Source text.
* begin *

= Alan Carr (politician) =

Northern Irish trade unionist and politician

Alan Carr (born 1948) is a former trade unionist and politician from Northern Ireland.

Carr studied at Annadale Grammar School in Belfast and the New University of Ulster, at which he founded a Labour Club. He joined the Northern Ireland Labour Party (NILP), and was first elected to its executive committee in 1970/71.

Carr became a lecturer and administrator for the Open University, and was the NILP's leading figure from the mid-1970s to the early 1980s, chairing the party for much of the period. While the British and Irish Communist Organisation claimed that he was a member of their group in the early 1970s, he was criticised by them later in the decade. He also led the expulsion of Peter Hadden's Labour and Trade Union Group from the NILP in 1977, and with the Newtownabbey Labour Party, which split away from the NILP following disputes over the Ulster Workers' Strike. Carr strongly opposed Michael Foot's leadership of the British Labour Party, believing Foot was too sympathetic to Irish nationalism.

* end *

Data shown.
* begin *

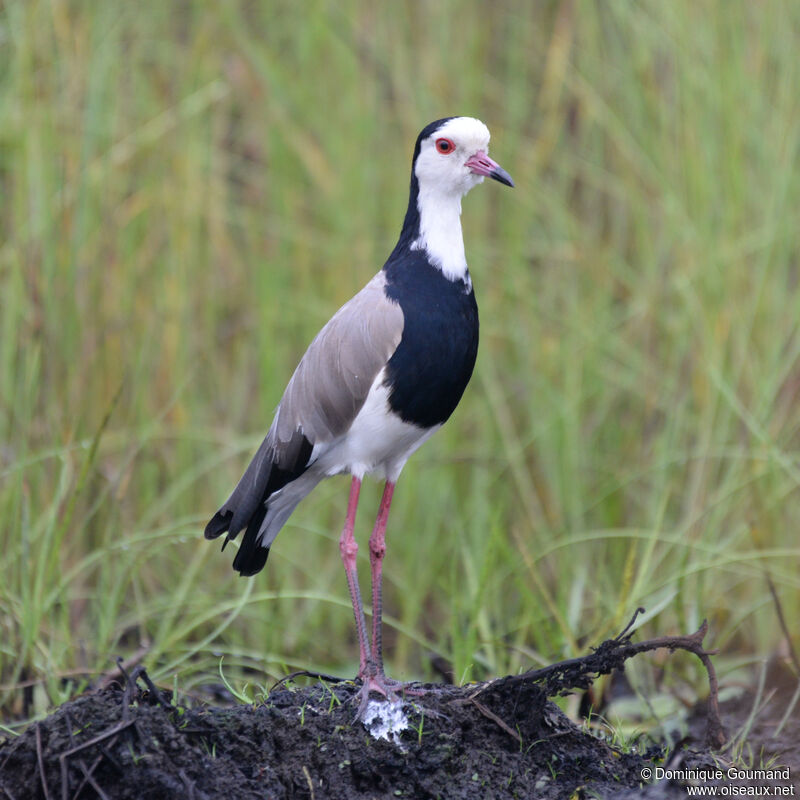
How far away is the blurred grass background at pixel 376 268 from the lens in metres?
4.50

* end *

What to work on.
• 1. According to the Alan Carr article, where did Carr found a Labour Club?
• 2. Based on the Alan Carr article, explain why Carr was against Michael Foot leading the British Labour Party.

Answers in order.
• 1. He founded it at the New University of Ulster.

• 2. Carr strongly opposed Foot's leadership because he believed Foot was too sympathetic to Irish nationalism.